Jakarta (ANTARA News) - Pemerintah Indonesia dan Pemerintah Malaysia mulai membahas pengiriman kembali TKI sektor pekerja domestik pasca-penandatanganan amandemen MoU penempatan dan perlindungan TKI sektor tersebut.

Pertemuan bilateral dilakukan kedua negara melalui forum Joint Task Force (JTF) atau satuan tugas gabungan untuk membahas persiapan-persiapan teknis dan pelaksanaan kesepakatan kedua negara dalam rangka penempatan kembali Tenaga Kerja Indonesia (TKI) domestic worker/penata laksana rumah tangga (PLRT) di Malaysia.

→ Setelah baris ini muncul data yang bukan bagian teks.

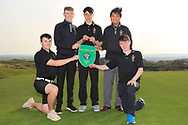 Team RBAI - Josh Robinson, Aaron Marshall, Luke Kelly, Marco Deane and Darcy Hogg winners of the Irish Schools Senior Championship at Portstewart Golf Club, Portstewart, Co Antrim on Tuesday 23rd April 2019.<br /> Picture:  Thos Caffrey / www.golffile.ie<br /> <br /> All photos usage must carry mandatory copyright credit (© Golffile   Thos Caffrey)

"Pertemuan bilateral dalam tim satgas gabungan ini bertujuan mengawal implementasi MoU dengan memberikan solusi nyata dan bantuan penyelesaian yang tepat terhadap berbagai permasalah yang muncul di lapangan," kata Dirjen Pembinaan Penempatan Tenaga Kerja (Binapenta) Kemenakertrans Reyna Usman dalam keterangan pers di Jakarta, Jumat.

Sebelumnya, MoU penempatan dan perlindungan TKI sektor domestik ditandatangani Menteri Tenaga Kerja dan Transmigrasi Muhaimin Iskandar dan Menteri Sumber Manusia Malaysia, Datuk DR. S Subramaniam pada 31 Mei 2011 di Bandung.

Reyna mengatakan satgas gabungan atau JTF melakukan pembahasan bersama mengenai sinkroniasi langkah-langkah persiapan penempatan kembali TKI Domestic Worker ke Malaysia.

"Pembahasan di JTF ini sangat bersifat teknis untuk menyelesaikan berbagai permasalahan yang muncul di kedua negara. Secara struktural, JTF ini berada dibawah Joint Working Group (JWG), sehingga JTF secara berkala kepada JWG," katanya.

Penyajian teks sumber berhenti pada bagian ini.